La mission appelle aussi de ses vœux une « régulation des tarifs d’hébergement » en tenant compte par exemple du niveau de vie des retraités ou de la localisation géographique, et le cas échéant « en fixant un tarif plafond » (alors que les prix d'hébergement sont libres). Elle souhaite par ailleurs interdire les dispositifs de défiscalisation pour les investissements dans les Ehpad.
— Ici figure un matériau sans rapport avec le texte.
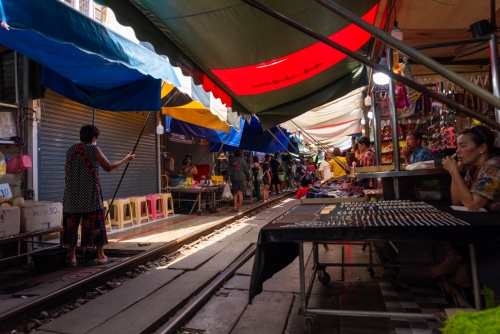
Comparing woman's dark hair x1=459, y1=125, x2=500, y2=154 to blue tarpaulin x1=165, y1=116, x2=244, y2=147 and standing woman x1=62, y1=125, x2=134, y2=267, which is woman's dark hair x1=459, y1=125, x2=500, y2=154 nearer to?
standing woman x1=62, y1=125, x2=134, y2=267

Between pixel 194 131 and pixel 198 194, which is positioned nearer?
pixel 194 131

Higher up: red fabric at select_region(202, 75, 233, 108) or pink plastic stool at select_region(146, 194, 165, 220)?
red fabric at select_region(202, 75, 233, 108)

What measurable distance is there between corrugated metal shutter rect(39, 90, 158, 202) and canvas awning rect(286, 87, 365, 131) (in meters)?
4.52

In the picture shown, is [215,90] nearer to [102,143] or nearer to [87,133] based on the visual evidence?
[87,133]

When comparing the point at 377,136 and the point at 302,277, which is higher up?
the point at 377,136

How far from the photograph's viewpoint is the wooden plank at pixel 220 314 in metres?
3.09

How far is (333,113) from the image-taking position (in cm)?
998

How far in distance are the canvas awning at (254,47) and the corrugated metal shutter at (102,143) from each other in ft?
13.2

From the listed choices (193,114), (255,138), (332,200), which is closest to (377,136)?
(332,200)

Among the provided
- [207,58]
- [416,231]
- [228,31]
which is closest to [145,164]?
[207,58]

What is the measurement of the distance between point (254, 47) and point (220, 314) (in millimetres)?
2931

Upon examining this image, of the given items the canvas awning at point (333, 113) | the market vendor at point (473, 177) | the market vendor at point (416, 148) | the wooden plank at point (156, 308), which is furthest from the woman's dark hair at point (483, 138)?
the canvas awning at point (333, 113)

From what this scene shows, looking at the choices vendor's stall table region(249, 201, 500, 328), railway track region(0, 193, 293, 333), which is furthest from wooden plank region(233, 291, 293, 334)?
railway track region(0, 193, 293, 333)

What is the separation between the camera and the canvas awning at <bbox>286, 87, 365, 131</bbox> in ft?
30.5
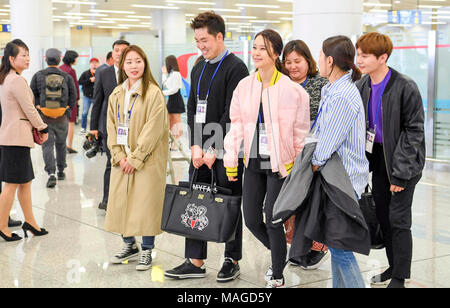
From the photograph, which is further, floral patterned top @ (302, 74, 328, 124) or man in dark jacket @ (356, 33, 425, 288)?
floral patterned top @ (302, 74, 328, 124)

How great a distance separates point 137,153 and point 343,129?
5.29 feet

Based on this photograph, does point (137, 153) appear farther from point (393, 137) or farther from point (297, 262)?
point (393, 137)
Nourrir la future loi grand âge ?
Les députés suggèrent enfin d'« engager la réflexion » sur deux sujets sensibles : l’opportunité de suspendre la délivrance de nouvelles autorisations à des Ehpad commerciaux ; et même la pertinence du modèle des Ehpad à but lucratif dans la prise en charge des personnes âgées. Le député communiste Pierre Dharréville, co-rapporteur, n'a pas manqué de dénoncer ce mercredi la « logique de privatisation et de marchandisation » du secteur.
Annoncées en toute fin de travaux du Parlement, ces propositions ont, selon les députés, vocation à enrichir… un futur projet de loi sur le grand âge, désormais unanimement réclamé.